▸ **Task requirements**: Output as a JSON list of strings the lines of rows starting at the line containing "How far is the woman" and ending at the end of the rows, one string per line, with blank lines omitted.

▸ **Records shown**:

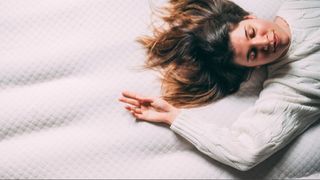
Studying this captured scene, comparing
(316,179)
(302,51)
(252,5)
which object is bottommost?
(316,179)

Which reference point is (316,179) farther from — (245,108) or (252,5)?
(252,5)

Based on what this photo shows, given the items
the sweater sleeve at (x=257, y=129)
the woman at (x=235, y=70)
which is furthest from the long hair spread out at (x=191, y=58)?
the sweater sleeve at (x=257, y=129)

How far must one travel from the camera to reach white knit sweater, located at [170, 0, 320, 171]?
3.95ft

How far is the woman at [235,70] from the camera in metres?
1.22

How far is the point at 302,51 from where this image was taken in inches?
51.4

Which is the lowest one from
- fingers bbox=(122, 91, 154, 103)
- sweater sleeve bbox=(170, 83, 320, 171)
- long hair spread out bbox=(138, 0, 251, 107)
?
sweater sleeve bbox=(170, 83, 320, 171)

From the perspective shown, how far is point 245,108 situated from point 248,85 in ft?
0.30

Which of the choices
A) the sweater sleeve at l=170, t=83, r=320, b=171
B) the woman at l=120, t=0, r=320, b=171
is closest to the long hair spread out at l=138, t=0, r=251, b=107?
the woman at l=120, t=0, r=320, b=171

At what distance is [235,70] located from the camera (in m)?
1.36

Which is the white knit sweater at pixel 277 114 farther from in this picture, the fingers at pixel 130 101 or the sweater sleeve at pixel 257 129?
the fingers at pixel 130 101

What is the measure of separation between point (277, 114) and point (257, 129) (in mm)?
82

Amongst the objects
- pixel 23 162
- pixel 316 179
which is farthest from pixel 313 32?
pixel 23 162

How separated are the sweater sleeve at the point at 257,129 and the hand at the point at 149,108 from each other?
0.13 feet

▸ **Exercise solution**:
[
  "How far is the woman at [235,70] from the camera in metres?",
  "1.22",
  "How far is the point at 302,51 from where this image was taken in inches?",
  "51.4",
  "Which is the lowest one from",
  "- fingers bbox=(122, 91, 154, 103)",
  "- sweater sleeve bbox=(170, 83, 320, 171)",
  "- long hair spread out bbox=(138, 0, 251, 107)",
  "?",
  "sweater sleeve bbox=(170, 83, 320, 171)",
  "From the perspective shown, how far is point 245,108 situated from point 248,85 in ft?",
  "0.30",
  "Which of the choices",
  "A) the sweater sleeve at l=170, t=83, r=320, b=171",
  "B) the woman at l=120, t=0, r=320, b=171",
  "is closest to the long hair spread out at l=138, t=0, r=251, b=107?",
  "the woman at l=120, t=0, r=320, b=171",
  "At what distance is [235,70] located from the camera (in m)?",
  "1.36",
  "Which is the white knit sweater at pixel 277 114 farther from in this picture, the fingers at pixel 130 101 or the sweater sleeve at pixel 257 129?",
  "the fingers at pixel 130 101",
  "What is the measure of separation between point (277, 114) and point (257, 129) (in mm)?",
  "82",
  "Amongst the objects",
  "- pixel 23 162",
  "- pixel 316 179",
  "which is farthest from pixel 313 32?",
  "pixel 23 162",
  "How separated are the sweater sleeve at the point at 257,129 and the hand at the point at 149,108 from each other?",
  "0.13 feet"
]